- [TASK GOAL]
Pick up the passage on Coca-Cola's arrival and spread in Africa and continue it after its last sentence.

- [EXTRACT PROVIDED]
Coca-Cola doesn’t export a finished product from its corporate headquarters in the US. It sells a concentrate, which comes from a handful of locations around the globe, including Egypt and Eswatini. This concentrate is sold to licensed bottlers who then mix it with local forms of sugar and water before carbonating and bottling or canning it.
Coca-Cola lore says that the company first secured local bottlers for its concentrate in South Africa in 1928, its first stop on the African continent. By combing through old newspapers, archival documents, and pharmaceutical publications, however, I found evidence to suggest that Coke may in fact have been sold in 1909 in Cape Town as a short-lived soda fountain endeavour. This is just 23 years after the product was invented in Atlanta, Georgia.
It was neither easy nor assured that Coca-Cola would take off anywhere in the world upon its arrival. The early chapters of my book detail the often ingenious lengths that bottlers had to go to to get Coke off the ground. This included creating a new line of sodas to support the fledgling product called Sparletta. This includes green Creme Soda and Stoney ginger beer, both still available for purchase. Later chapters explore the routes by which the product spread across the continent, by detailing everything from the co-branding of petrol stations with Coca-Cola, to the rise of Coke beauty pageants, the birth of local forms of Coke advertising, the proliferation of Coca-Cola signage, and much more.

- [RECORDS SHOWN]
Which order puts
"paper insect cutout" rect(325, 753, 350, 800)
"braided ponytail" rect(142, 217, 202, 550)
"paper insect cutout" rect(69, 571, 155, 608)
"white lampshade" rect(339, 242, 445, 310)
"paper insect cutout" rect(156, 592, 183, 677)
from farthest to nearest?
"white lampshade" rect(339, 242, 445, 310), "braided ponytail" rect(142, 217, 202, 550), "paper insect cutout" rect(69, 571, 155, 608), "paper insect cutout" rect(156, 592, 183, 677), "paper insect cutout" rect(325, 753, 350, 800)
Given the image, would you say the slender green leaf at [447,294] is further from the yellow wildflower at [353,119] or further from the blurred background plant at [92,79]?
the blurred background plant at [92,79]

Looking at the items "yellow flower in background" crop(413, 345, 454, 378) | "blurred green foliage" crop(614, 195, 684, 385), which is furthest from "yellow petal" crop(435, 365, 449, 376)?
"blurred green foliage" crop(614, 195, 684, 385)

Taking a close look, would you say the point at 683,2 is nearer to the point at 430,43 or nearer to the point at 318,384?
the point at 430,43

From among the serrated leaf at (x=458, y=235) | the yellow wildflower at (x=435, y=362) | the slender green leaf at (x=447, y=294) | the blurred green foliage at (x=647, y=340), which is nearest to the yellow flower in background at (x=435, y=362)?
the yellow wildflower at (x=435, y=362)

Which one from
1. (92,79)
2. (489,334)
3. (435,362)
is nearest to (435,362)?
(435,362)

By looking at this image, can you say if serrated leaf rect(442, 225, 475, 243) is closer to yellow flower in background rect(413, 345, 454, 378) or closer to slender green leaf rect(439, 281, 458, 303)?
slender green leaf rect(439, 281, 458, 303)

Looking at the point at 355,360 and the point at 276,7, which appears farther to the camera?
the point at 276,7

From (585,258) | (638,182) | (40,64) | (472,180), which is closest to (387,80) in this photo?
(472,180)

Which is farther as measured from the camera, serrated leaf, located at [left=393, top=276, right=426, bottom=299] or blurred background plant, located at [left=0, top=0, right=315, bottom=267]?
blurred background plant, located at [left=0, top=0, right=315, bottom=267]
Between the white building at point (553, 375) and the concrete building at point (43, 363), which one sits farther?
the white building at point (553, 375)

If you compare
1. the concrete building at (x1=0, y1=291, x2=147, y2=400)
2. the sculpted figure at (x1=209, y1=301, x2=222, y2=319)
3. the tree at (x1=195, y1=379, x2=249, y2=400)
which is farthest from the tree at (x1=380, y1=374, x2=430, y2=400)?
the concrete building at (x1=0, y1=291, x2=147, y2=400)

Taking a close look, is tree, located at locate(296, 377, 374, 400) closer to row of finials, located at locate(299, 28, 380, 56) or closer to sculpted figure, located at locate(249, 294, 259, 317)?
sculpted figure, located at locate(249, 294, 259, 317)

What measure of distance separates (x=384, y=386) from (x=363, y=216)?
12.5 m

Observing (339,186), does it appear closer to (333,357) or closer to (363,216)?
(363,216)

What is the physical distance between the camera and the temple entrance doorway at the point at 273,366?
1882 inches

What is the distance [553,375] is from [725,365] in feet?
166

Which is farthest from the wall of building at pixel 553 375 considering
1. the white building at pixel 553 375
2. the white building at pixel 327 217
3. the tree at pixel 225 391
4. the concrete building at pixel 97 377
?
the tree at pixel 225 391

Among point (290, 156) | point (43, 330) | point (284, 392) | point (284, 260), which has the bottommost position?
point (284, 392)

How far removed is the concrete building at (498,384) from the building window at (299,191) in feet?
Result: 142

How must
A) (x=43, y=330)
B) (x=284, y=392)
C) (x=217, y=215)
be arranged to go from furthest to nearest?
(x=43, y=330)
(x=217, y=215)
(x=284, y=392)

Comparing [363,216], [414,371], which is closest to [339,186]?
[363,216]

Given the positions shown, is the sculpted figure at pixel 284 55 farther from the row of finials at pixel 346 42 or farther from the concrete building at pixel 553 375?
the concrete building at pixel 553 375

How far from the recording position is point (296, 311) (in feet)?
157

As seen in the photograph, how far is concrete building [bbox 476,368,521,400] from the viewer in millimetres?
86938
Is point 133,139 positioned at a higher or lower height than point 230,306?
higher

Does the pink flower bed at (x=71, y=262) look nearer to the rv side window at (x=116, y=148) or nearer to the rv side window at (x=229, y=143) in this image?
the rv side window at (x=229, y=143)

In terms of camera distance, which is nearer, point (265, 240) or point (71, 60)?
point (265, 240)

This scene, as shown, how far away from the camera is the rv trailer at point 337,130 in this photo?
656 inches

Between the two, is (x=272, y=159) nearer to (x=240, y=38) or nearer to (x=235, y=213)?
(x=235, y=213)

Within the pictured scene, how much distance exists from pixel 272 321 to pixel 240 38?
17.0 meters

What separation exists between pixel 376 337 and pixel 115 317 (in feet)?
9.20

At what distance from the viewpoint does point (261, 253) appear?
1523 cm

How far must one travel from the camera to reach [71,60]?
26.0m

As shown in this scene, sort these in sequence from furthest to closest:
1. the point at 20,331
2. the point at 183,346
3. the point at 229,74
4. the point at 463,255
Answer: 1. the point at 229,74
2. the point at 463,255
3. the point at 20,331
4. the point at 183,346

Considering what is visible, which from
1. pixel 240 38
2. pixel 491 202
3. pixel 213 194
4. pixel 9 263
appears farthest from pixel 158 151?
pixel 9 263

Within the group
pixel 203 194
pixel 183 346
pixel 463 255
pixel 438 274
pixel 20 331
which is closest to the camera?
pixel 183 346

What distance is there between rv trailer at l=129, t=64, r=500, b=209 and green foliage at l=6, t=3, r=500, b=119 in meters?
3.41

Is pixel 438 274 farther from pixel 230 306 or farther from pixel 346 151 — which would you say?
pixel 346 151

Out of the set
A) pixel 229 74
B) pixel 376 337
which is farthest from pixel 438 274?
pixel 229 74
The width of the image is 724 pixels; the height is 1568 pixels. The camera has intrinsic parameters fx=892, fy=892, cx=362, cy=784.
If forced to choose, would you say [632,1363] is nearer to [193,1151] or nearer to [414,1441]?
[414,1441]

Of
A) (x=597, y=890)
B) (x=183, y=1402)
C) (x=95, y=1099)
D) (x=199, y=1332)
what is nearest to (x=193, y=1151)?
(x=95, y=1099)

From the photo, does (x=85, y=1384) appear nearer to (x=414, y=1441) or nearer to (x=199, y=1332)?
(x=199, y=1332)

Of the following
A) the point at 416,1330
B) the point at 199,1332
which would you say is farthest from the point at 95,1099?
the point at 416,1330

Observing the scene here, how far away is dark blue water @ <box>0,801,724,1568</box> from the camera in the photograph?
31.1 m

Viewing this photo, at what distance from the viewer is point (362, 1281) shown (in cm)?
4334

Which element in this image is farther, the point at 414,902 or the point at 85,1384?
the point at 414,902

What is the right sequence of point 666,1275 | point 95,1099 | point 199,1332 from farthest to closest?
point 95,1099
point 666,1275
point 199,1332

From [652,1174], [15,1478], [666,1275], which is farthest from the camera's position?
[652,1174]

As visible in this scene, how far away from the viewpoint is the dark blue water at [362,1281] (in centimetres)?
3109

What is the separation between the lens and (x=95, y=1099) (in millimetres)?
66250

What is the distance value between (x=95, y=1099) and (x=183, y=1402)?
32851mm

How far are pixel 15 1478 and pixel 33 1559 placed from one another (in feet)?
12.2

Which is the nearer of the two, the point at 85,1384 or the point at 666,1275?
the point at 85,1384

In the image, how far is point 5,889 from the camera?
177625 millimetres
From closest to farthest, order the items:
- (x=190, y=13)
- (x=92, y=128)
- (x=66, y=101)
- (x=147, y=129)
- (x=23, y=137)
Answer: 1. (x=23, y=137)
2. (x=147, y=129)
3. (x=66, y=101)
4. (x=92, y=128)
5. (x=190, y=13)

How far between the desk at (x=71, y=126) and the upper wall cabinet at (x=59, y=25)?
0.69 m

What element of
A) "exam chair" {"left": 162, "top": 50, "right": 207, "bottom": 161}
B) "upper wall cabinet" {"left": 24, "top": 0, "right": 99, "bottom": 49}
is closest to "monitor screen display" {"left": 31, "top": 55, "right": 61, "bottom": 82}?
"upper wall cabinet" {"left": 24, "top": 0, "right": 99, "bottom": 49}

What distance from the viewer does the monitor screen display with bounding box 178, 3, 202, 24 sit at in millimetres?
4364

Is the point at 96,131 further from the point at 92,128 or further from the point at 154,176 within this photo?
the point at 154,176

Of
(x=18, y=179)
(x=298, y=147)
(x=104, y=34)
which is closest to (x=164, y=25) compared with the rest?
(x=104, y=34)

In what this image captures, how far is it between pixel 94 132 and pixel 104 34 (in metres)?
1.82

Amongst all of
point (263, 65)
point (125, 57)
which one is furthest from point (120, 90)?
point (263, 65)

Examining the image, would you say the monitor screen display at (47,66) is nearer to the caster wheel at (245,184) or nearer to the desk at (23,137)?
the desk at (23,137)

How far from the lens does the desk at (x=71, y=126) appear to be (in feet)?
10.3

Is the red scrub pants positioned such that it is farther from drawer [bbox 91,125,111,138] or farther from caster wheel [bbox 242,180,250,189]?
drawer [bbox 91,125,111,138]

- [ANSWER FOR THIS EXERCISE]
What role did it play in apartheid South Africa?
Coca-Cola was entrenched in South Africa before the advent of the racist, white minority apartheid state in 1948. While the company largely attempted to stay out of politics in South Africa, much as it did elsewhere in the world, it resisted certain “petty apartheid” rules. For example, the washrooms and lunchrooms in its plants were open to all ethnic groups, unlike the “whites only” facilities established under apartheid. A turning point came in the 1980s when, in tandem with activism in the US calling on the company to redress racial imbalances in America, the company was forced to reexamine its racial politics in South Africa as well.
What followed was perhaps the most interesting chapter in the story of Coca-Cola in Africa. Breaking with established precedent, the company took a stance against the apartheid state. Coca-Cola executive Carl Ware led the way here. Under his direction, the company crafted a unique form of disinvestment that enabled it to do what no other company managed: keep the products in the country while depriving the apartheid state of tax revenue. To do this, the company sold all its holdings to a separate business that continued to sell Cokes. It then moved its concentrate plant to neighbouring Eswatini, leaving Coca-Cola with no assets or employees in South Africa.
In part, this was possible because the company aligned itself with the African National Congress (ANC), making a host of moves to help to end apartheid. These included meeting in secret with ANC leadership, funding clandestine meetings between the ANC and businesspeople, and setting up a charitable fund headed by Archbishop Desmond Tutu to support Black educational empowerment. In the book, I document these activities for the first time with extensive interviews and archival material.
It was during this era of disinvestment that Coca-Cola exploded within densely populated and remote parts of the country, providing on-ramps to economic participation for scores of South Africans that were later replicated with its global 5×20 project to empower women in business.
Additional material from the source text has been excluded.